EXERCISE OBJECTIVE: In the entries below, find the line with "barnkläder vit klänning" and the line with "Check the photos". Reproduce those two lines and every line between them exactly, and nothing more.

+++ MATERIAL PROVIDED

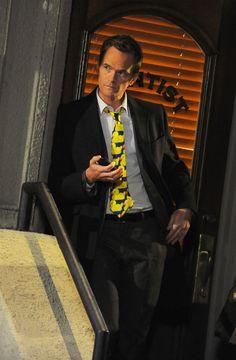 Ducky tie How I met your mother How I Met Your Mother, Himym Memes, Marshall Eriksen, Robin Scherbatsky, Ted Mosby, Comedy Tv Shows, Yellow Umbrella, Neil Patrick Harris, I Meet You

++++++
+++ MATERIAL PROVIDED

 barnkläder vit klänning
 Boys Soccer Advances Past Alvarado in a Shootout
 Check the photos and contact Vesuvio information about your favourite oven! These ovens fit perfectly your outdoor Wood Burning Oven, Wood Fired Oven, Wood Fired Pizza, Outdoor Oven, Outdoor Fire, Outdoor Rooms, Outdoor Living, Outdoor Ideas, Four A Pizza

++++++

EXERCISE OUTPUT:
 barnkläder vit klänning
 Boys Soccer Advances Past Alvarado in a Shootout
 Check the photos and contact Vesuvio information about your favourite oven! These ovens fit perfectly your outdoor Wood Burning Oven, Wood Fired Oven, Wood Fired Pizza, Outdoor Oven, Outdoor Fire, Outdoor Rooms, Outdoor Living, Outdoor Ideas, Four A Pizza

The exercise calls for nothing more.